- Exercise objective -
Where the lines below hold images, skip those and copy every word exactly.

- Raw data -

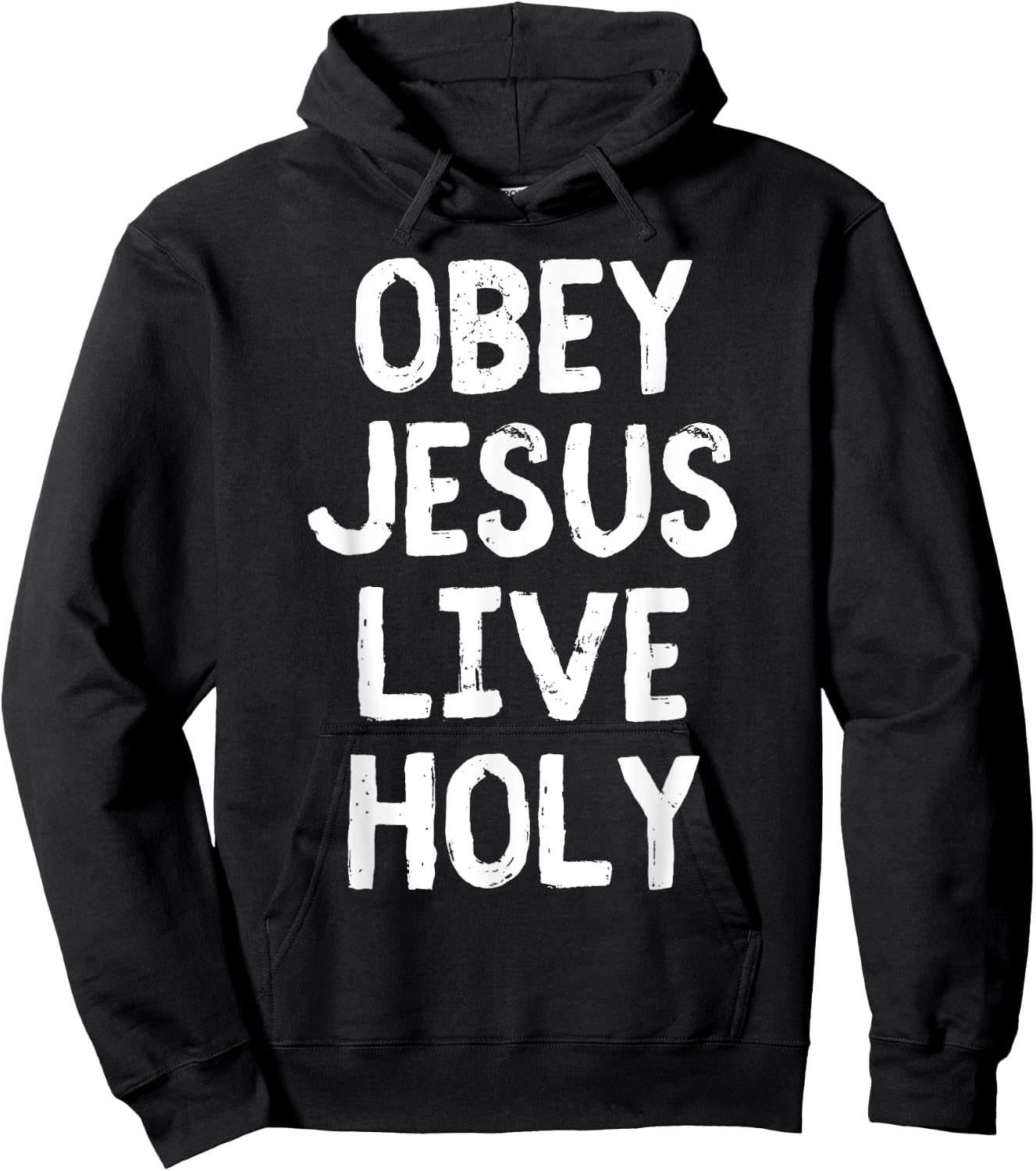 Obey Jesus Live Holy Bible Religious Christian Quote Hoodie - Hoodie | Black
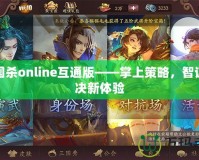 三國殺online互通版——掌上策略，智謀對決新體驗(yàn)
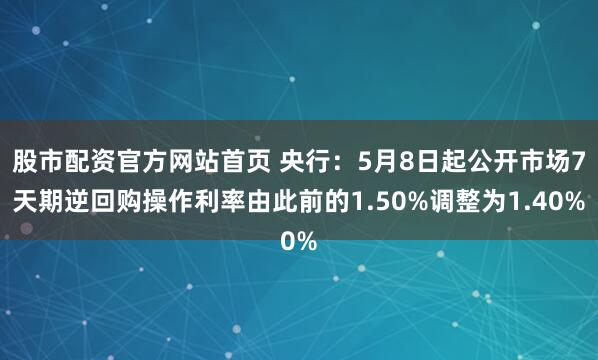 股市配资官方网站首页 央行：5月8日起公开市场7天期逆回购操作利率由此前的1.50%调整为1.40%
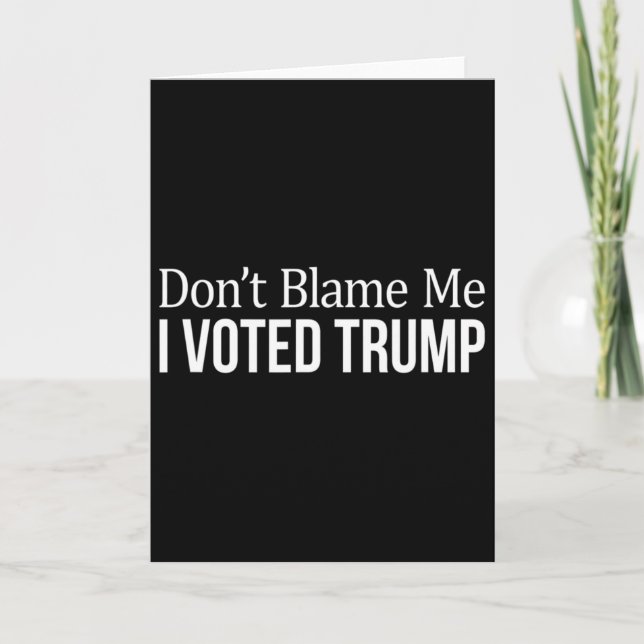 Carte Don't Blame Me - I Voted Trump -  (Devant)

- Result for this exercise -
 Obey Jesus Live Holy Bible Religious Christian Quote Hoodie - Hoodie | Black
 三國殺online互通版——掌上策略，智謀對決新體驗(yàn)
 股市配资官方网站首页 央行：5月8日起公开市场7天期逆回购操作利率由此前的1.50%调整为1.40%
 Carte Don't Blame Me - I Voted Trump -  (Devant)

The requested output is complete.